Your task: Please find how many lines of the data contain the string "recaptcha", and respond with that number only.
_ _ _ _
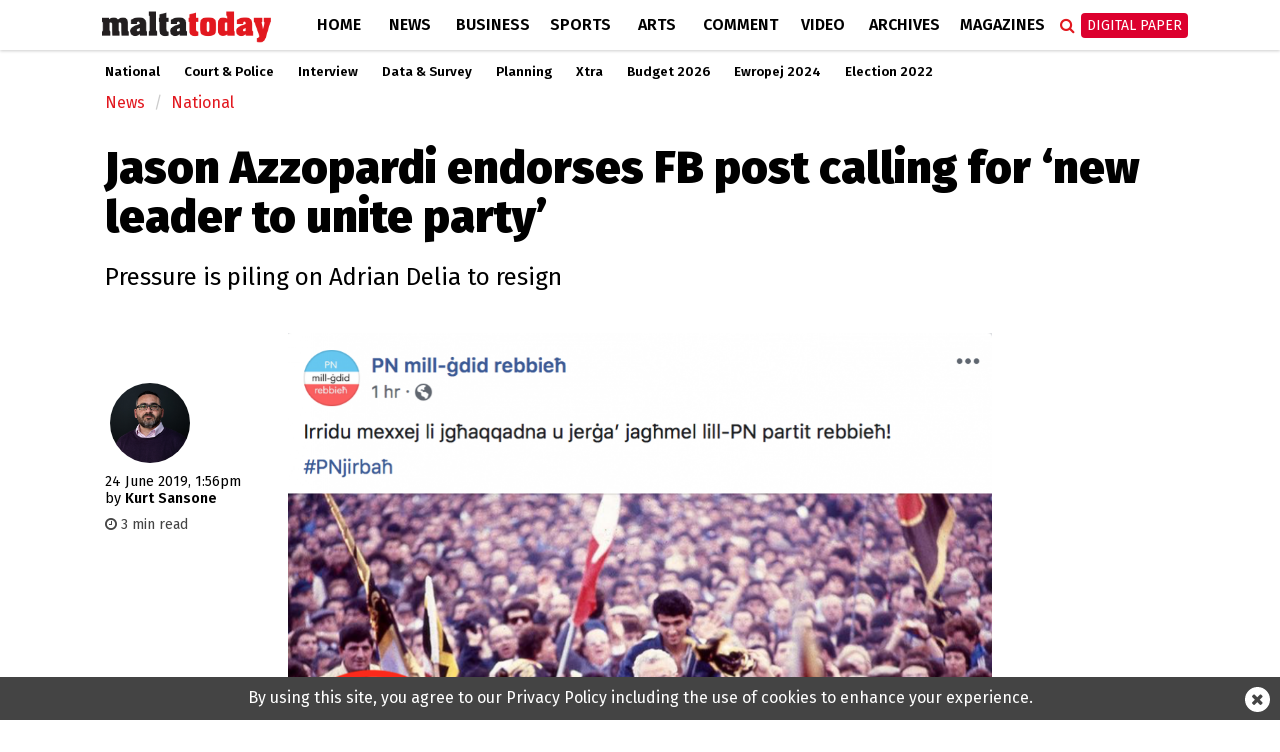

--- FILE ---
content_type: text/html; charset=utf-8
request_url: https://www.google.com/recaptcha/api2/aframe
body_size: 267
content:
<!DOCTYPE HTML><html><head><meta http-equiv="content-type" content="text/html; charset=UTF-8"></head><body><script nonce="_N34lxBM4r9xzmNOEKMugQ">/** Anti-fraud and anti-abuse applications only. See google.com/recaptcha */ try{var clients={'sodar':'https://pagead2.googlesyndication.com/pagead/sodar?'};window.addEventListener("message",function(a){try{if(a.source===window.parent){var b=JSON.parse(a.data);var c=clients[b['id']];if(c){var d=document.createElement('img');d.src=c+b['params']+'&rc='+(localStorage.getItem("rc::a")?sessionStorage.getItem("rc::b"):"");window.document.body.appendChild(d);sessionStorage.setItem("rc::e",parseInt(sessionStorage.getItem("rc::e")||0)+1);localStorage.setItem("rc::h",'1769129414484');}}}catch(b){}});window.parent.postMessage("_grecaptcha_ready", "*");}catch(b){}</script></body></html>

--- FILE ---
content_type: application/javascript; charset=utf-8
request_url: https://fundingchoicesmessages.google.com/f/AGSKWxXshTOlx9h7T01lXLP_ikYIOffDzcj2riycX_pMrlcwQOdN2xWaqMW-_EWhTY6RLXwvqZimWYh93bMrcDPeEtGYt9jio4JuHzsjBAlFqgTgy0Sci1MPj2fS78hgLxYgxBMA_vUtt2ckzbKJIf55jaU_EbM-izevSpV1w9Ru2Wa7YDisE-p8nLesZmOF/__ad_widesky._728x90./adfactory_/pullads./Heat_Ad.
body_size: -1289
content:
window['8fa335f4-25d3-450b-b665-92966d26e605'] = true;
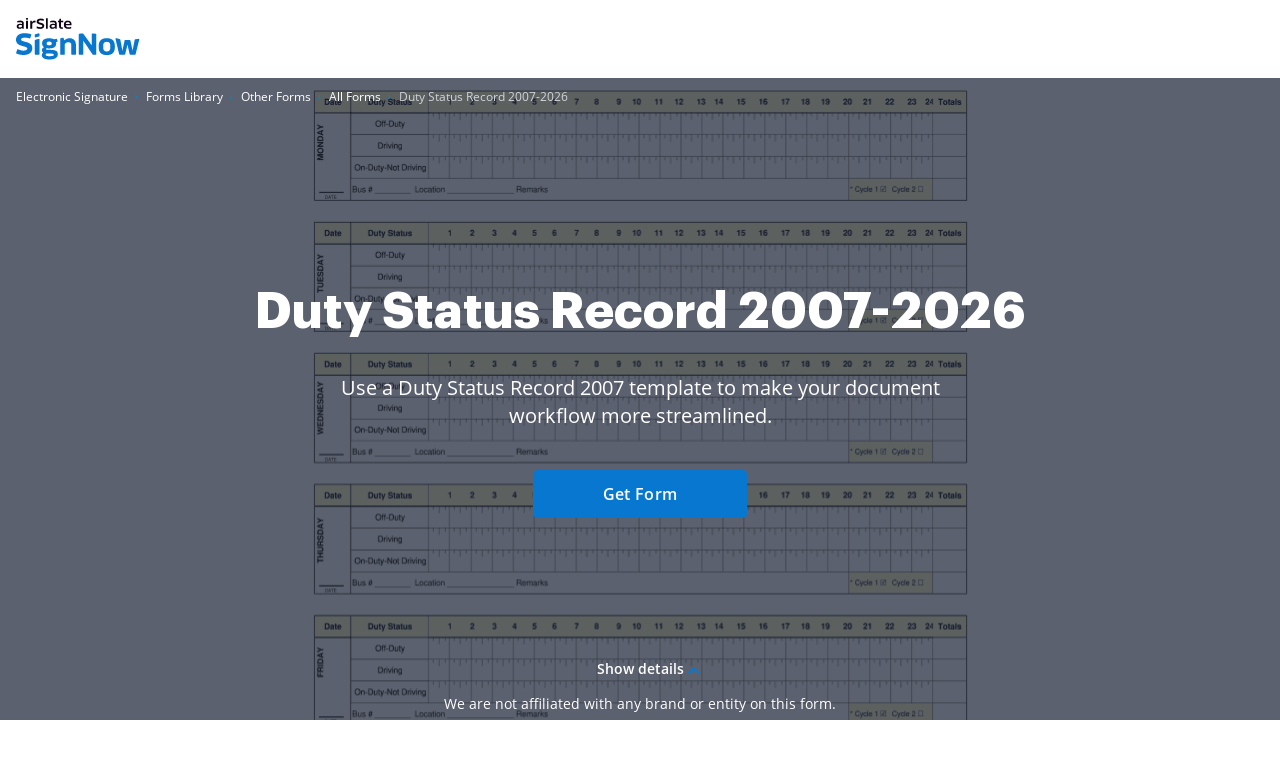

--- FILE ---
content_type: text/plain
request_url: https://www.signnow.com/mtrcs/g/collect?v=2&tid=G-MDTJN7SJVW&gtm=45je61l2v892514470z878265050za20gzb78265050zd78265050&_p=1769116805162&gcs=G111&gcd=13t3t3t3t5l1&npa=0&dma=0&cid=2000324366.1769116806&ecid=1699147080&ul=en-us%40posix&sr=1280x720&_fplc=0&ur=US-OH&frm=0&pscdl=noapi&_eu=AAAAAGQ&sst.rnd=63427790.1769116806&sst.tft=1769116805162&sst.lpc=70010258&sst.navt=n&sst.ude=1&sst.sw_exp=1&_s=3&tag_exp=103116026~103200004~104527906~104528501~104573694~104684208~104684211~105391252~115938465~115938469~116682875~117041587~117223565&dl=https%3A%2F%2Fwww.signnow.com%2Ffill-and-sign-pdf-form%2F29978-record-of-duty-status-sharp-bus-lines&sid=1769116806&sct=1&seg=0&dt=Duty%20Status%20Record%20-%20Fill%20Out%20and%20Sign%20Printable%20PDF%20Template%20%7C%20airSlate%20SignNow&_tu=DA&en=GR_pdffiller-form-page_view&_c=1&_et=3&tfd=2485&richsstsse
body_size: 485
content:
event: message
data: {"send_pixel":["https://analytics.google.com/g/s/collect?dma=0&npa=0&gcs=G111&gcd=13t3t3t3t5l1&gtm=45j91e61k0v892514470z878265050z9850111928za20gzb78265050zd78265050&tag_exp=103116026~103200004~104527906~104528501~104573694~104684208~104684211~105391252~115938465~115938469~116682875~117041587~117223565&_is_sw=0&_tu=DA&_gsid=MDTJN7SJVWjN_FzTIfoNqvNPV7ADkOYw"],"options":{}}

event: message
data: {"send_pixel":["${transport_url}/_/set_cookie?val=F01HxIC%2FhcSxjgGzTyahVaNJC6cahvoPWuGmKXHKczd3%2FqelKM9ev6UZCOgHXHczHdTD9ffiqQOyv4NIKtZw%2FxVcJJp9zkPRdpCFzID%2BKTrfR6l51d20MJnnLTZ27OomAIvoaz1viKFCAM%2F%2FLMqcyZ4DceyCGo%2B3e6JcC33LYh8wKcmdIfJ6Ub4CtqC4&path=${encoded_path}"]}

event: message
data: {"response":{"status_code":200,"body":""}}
_ _ _ _
Result below: 2